Let $\Omega\subset \mathbb{R}^2$ be some simply connected domain and consider the functional
\begin{align} V\left[u(x,y),v(x,y),w(x,y)\right]=\int_\Omega dxdy\:\left(u_x v_y-u_y v_x\right)w, \end{align}
We wish to find the functions that maximize $V$ constrained to
\begin{align} (u_x)^2+(v_x)^2+(w_x)^2&=1\\ (u_y)^2+(v_y)^2+(w_y)^2&=1. \end{align}
If we introduce the multipliers $\lambda_1$ and $\lambda_2$ for the constraints, we have the Lagrangian
\begin{align} \mathcal{L}=\left(u_x v_y-u_y v_x\right)w-\frac{\lambda_1}{2}\Big[(u_x)^2+(v_x)^2+(w_x)^2-1 \Big]-\frac{\lambda_2}{2}\Big[(u_y)^2+(v_y)^2+(w_y)^2-1 \Big] \end{align}
that leads to the equations
\begin{align} 0&=u_x v_y-u_y v_x+\left(\lambda_1 w_x \right)_x+\left(\lambda_2 w_y \right)_y\\ 0&=-\left(wv_y-\lambda_1 u_x\right)_x+\left(wv_x+\lambda_2 u_y\right)_y\\ 0&=\left(wu_y+\lambda_1 v_x\right)_x-\left(w u_x-\lambda_2 v_y\right)_y \end{align}
The question is, how to solve for the multipliers $\lambda_1$ and $\lambda_2$ ?
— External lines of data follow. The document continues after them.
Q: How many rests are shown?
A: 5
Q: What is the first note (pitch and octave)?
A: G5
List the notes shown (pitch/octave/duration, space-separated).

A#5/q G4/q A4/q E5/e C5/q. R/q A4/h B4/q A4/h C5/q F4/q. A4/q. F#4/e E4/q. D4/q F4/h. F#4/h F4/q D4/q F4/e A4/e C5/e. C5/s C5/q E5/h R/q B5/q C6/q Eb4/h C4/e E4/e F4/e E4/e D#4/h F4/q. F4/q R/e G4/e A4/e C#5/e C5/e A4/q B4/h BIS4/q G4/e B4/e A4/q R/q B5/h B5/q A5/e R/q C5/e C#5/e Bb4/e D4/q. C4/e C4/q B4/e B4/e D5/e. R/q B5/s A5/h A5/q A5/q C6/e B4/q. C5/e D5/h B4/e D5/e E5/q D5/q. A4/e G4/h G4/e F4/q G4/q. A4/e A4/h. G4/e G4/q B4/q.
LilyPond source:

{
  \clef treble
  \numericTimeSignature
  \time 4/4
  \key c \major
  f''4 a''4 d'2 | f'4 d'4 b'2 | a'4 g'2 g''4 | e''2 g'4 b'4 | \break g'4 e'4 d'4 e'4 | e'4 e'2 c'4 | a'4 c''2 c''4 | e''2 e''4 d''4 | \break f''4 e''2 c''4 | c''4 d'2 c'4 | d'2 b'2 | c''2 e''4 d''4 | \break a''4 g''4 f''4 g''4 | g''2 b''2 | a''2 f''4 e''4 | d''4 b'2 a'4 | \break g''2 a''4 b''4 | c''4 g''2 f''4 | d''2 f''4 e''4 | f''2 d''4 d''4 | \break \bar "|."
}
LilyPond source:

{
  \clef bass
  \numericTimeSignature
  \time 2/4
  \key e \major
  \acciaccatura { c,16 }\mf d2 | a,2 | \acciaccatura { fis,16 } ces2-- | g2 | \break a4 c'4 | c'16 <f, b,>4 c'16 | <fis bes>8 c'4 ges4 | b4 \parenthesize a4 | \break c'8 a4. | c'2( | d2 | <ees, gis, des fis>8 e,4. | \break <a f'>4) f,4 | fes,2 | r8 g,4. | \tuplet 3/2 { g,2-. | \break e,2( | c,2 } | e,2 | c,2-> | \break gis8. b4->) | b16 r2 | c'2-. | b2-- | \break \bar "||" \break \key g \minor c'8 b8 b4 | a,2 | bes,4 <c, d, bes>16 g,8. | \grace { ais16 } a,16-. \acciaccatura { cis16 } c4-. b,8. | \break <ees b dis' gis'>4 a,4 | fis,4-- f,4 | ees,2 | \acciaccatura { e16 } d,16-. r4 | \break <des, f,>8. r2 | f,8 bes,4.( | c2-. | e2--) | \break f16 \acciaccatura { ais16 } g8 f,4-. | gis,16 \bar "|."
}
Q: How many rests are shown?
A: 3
In the typical classroom examples the constraints do not depend on the derivatives of the dependent variables, thus the derivatives of the multipliers don't appear in the equations and one can solve for them algebraically. Here, however, that's not the case.
(We impose just the boundary condition $w\left(\partial \Omega\right)=0$, leaving $u$ and $v$ free. This should not be relevant for the question, which is only about how to consistently eliminate the multipliers.)
5 coupled non-linear PDEs seem a too difficult task to solve. In this answer, we will only discuss the boundary conditions for the Lagrange multipliers $\lambda_1$ and $\lambda_2$.
The De Donder/Weyl polymomenta are $$ {\bf p}_u~=~\begin{pmatrix} v_y w -\lambda_1 u_x \cr -v_x w -\lambda_2 u_y \end{pmatrix}, $$ $$ {\bf p}_v~=~\begin{pmatrix} -u_y w -\lambda_1 v_x \cr u_x w -\lambda_2 v_y \end{pmatrix}, $$ $$ {\bf p}_w~=~\begin{pmatrix} -\lambda_1 w_x \cr -\lambda_2 w_y \end{pmatrix}, $$ $$ {\bf p}_{\lambda_1}~=~\begin{pmatrix} 0 \cr 0 \end{pmatrix}, $$ $$ {\bf p}_{\lambda_2}~=~\begin{pmatrix} 0 \cr 0 \end{pmatrix}. $$
OP lists the following boundary conditions: $$ u,v \text{ free and } \left.w \right|_{\partial \Omega}~=~0. $$ We assume that this also means that the derivatives of $u,v$ are free.
The infinitesimal variation of OP's ${\cal L}$ reads $$\delta {\cal L} ~=~\sum_{\phi=1}^5\left\{ \underbrace{\left(\frac{\partial {\cal L}}{\partial\phi} -\nabla\cdot{\bf p}_{\phi} \right)}_{\text{EL expression}} \delta \phi+ \nabla\cdot\left({\bf p}_{\phi}\delta \phi \right)\right\},$$ where $\phi$ runs over the 5 variables $u,v,w,\lambda_1,\lambda_2$.
In order for the variational principle for OP's ${\cal L}$ to be well-posed, we must demand that $$ {\bf p}_u \text{ and } {\bf p}_v \text{ are parallel to the boundary at the boundary } \partial \Omega,$$ cf. the divergence theorem.
Generically this implies that $$ \left.\lambda_1\right|_{\partial \Omega}~=~0 \quad\text{ and } \quad \left.\lambda_2\right|_{\partial \Omega}~=~0, $$ which in turn are also sufficient conditions for well-posedness.